## begin Data entries
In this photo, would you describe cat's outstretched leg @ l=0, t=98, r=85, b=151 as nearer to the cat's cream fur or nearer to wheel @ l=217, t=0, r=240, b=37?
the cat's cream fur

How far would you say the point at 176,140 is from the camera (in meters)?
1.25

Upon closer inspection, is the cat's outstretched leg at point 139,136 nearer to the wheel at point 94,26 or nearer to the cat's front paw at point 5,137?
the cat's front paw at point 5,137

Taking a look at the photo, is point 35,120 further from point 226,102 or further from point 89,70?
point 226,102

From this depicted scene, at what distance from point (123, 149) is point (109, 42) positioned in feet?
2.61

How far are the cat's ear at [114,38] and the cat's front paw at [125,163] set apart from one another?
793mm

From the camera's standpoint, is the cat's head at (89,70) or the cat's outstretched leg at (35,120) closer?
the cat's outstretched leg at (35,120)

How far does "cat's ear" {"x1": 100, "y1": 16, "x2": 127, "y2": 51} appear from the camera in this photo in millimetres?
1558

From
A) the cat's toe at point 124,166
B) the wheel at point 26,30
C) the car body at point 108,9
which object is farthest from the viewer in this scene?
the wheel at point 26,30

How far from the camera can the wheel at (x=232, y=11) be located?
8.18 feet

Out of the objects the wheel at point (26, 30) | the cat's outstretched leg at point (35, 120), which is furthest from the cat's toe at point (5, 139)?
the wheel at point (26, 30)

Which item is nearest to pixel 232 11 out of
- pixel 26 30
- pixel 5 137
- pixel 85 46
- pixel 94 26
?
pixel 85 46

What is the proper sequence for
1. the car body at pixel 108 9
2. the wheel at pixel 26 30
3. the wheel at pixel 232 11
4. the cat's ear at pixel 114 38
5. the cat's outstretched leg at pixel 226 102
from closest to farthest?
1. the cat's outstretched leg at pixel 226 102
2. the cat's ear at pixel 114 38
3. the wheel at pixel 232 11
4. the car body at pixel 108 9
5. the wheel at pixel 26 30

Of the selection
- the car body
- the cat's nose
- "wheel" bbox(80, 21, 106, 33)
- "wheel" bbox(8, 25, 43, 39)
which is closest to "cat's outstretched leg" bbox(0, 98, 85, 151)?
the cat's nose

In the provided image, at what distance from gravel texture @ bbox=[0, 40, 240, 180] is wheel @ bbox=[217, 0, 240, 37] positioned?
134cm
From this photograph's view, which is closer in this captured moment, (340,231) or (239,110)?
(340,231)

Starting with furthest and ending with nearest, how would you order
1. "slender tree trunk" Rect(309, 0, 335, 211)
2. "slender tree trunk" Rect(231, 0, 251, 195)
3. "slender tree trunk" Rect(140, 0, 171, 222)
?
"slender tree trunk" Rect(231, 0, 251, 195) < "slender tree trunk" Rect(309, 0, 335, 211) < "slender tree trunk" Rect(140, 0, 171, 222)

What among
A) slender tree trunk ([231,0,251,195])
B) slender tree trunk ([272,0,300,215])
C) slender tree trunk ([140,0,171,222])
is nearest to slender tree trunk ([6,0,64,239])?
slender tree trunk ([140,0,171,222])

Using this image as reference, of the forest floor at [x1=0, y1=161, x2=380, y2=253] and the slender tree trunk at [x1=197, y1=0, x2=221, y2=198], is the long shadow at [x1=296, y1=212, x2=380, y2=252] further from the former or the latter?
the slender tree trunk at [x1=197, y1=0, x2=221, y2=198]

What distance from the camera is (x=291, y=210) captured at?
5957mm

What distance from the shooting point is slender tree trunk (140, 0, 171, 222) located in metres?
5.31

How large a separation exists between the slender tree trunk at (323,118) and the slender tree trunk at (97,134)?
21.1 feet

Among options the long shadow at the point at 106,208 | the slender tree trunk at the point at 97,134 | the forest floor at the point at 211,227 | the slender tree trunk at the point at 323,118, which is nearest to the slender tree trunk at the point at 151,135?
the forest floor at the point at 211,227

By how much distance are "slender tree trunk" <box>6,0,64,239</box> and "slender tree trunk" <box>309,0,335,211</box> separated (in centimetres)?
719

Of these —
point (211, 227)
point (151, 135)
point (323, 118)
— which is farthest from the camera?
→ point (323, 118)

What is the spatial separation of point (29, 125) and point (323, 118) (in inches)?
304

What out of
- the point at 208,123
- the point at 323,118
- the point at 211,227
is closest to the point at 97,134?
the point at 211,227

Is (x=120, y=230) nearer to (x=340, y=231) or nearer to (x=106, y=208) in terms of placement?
## end Data entries
Problem details:
Can you repeat all of the records above word for word, changing nothing?

Finished exercise:
In this photo, would you describe cat's outstretched leg @ l=0, t=98, r=85, b=151 as nearer to the cat's cream fur or nearer to wheel @ l=217, t=0, r=240, b=37?
the cat's cream fur

How far would you say the point at 176,140 is from the camera (in meters)?
1.25

Upon closer inspection, is the cat's outstretched leg at point 139,136 nearer to the wheel at point 94,26 or nearer to the cat's front paw at point 5,137?
the cat's front paw at point 5,137

Taking a look at the photo, is point 35,120 further from point 226,102 or further from point 89,70?
point 226,102

From this depicted scene, at what distance from point (123, 149) is point (109, 42) positioned in feet?
2.61

How far are the cat's ear at [114,38] and the cat's front paw at [125,163] set apart from one another?
793mm

From the camera's standpoint, is the cat's head at (89,70) or the cat's outstretched leg at (35,120) closer?
the cat's outstretched leg at (35,120)

How far does "cat's ear" {"x1": 100, "y1": 16, "x2": 127, "y2": 51} appear from the camera in this photo in millimetres?
1558

From
A) the cat's toe at point 124,166
B) the wheel at point 26,30
C) the car body at point 108,9
which object is farthest from the viewer in this scene?
the wheel at point 26,30

How far from the camera can the wheel at (x=232, y=11) be located?
8.18 feet

Out of the objects the wheel at point (26, 30) | the cat's outstretched leg at point (35, 120), which is furthest from the cat's toe at point (5, 139)?
the wheel at point (26, 30)

Which item is nearest to pixel 232 11 out of
- pixel 26 30
- pixel 5 137
- pixel 85 46
- pixel 94 26
?
pixel 85 46

What is the proper sequence for
1. the car body at pixel 108 9
2. the wheel at pixel 26 30
3. the wheel at pixel 232 11
4. the cat's ear at pixel 114 38
5. the cat's outstretched leg at pixel 226 102
from closest to farthest?
1. the cat's outstretched leg at pixel 226 102
2. the cat's ear at pixel 114 38
3. the wheel at pixel 232 11
4. the car body at pixel 108 9
5. the wheel at pixel 26 30

Of the selection
- the car body
- the cat's nose
- "wheel" bbox(80, 21, 106, 33)
- "wheel" bbox(8, 25, 43, 39)
which is closest to "cat's outstretched leg" bbox(0, 98, 85, 151)?
the cat's nose

In the provided image, at what distance from gravel texture @ bbox=[0, 40, 240, 180] is wheel @ bbox=[217, 0, 240, 37] positioned?
134cm
From this photograph's view, which is closer in this captured moment, (340,231) or (239,110)?
(340,231)

Starting with furthest and ending with nearest, how would you order
1. "slender tree trunk" Rect(309, 0, 335, 211)
2. "slender tree trunk" Rect(231, 0, 251, 195)
3. "slender tree trunk" Rect(140, 0, 171, 222)
?
"slender tree trunk" Rect(231, 0, 251, 195) < "slender tree trunk" Rect(309, 0, 335, 211) < "slender tree trunk" Rect(140, 0, 171, 222)

What among
A) slender tree trunk ([231,0,251,195])
B) slender tree trunk ([272,0,300,215])
C) slender tree trunk ([140,0,171,222])
is nearest to slender tree trunk ([6,0,64,239])?
slender tree trunk ([140,0,171,222])

Using this image as reference, of the forest floor at [x1=0, y1=161, x2=380, y2=253] and the slender tree trunk at [x1=197, y1=0, x2=221, y2=198], is the long shadow at [x1=296, y1=212, x2=380, y2=252] further from the former or the latter?
the slender tree trunk at [x1=197, y1=0, x2=221, y2=198]

What distance from the camera is (x=291, y=210) captured at?
5957mm

What distance from the shooting point is slender tree trunk (140, 0, 171, 222) located in metres?
5.31

How large a separation exists between the slender tree trunk at (323,118) and the slender tree trunk at (97,134)?
21.1 feet

Among options the long shadow at the point at 106,208 | the slender tree trunk at the point at 97,134 | the forest floor at the point at 211,227 | the slender tree trunk at the point at 323,118, which is nearest to the slender tree trunk at the point at 151,135?
the forest floor at the point at 211,227

By how much distance are "slender tree trunk" <box>6,0,64,239</box> and "slender tree trunk" <box>309,0,335,211</box> separated (in centimetres)?
719

Of these —
point (211, 227)
point (151, 135)
point (323, 118)
— which is farthest from the camera?
→ point (323, 118)

What is the spatial separation of point (29, 125) and point (323, 118) (in inches)?
304

What out of
- the point at 208,123
- the point at 323,118
- the point at 211,227
is closest to the point at 97,134?
the point at 211,227

Is (x=120, y=230) nearer to (x=340, y=231) or nearer to (x=106, y=208) in terms of placement?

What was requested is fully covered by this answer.